Making it now conditional upon court order makes it practically impossible for the ACC to conduct any meaningful investigation of corruption based on illicitly earned income and wealth related data, unless it is small fries or individuals out of grace of the powers that be. This is contradictory to Article 20 (2) of the constitution, which criminalises unearned income. Creating arbitrary barriers against ACC's access to key information, as the new Income Tax Act does, will not only have a crippling effect on the process of ensuring accountability for corruption and illicit accumulation of income and wealth, but in reality it will protect and promote abuse of power and corruption. Overall, this will have a paralysing effect on the legal and institutional capacity of the state to control the cancerous disease of corruption.

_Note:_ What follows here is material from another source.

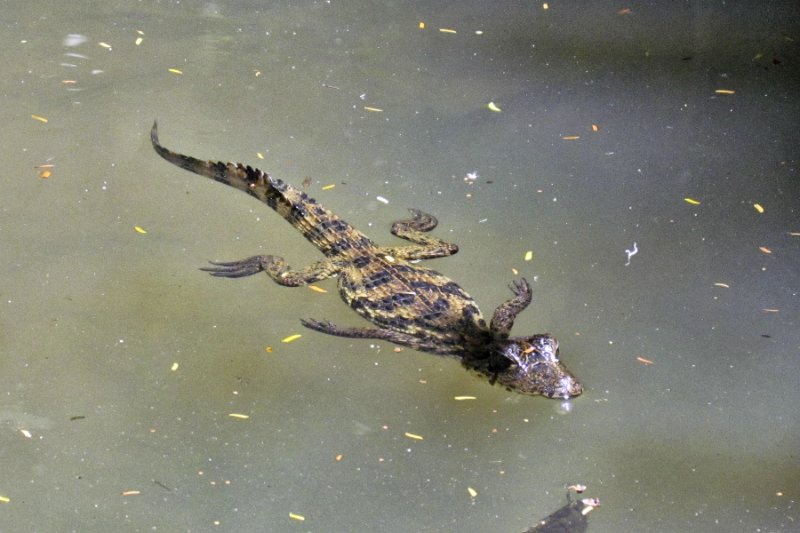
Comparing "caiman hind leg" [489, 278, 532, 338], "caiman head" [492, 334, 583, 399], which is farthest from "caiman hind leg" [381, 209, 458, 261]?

The framers of this new secrecy provision as well as other examples cited above may have found it convenient to protect and strengthen their power base with short-term gains in view, but they have clearly ignored implications in terms of the government's own pledge against corruption. Belying such aspirations, signals are being sent systematically that there are legal, procedural and institutional provisions that actually invite and encourage people to engage in corruption.
All these show how public interest is trampled to serve kleptocratic interests, and how protection and promotion of corruption can make public policies and institutions ridiculed. By allowing such a corruption-friendly policy regime to take such deep roots, the government has not merely undermined its election pledge, which may perhaps be repeated soon, but also undercut the Perspective Plan 2021-41, which promises governance reforms for transparency and accountability and reduction of corruption and abuse of power. The Perspective Plan also makes a specific pledge to strengthen the Anti-Corruption Commission. What purpose do such pledges serve is anyone's guess.
Dr Iftekharuzzaman is executive director of Transparency International Bangladesh (TIB).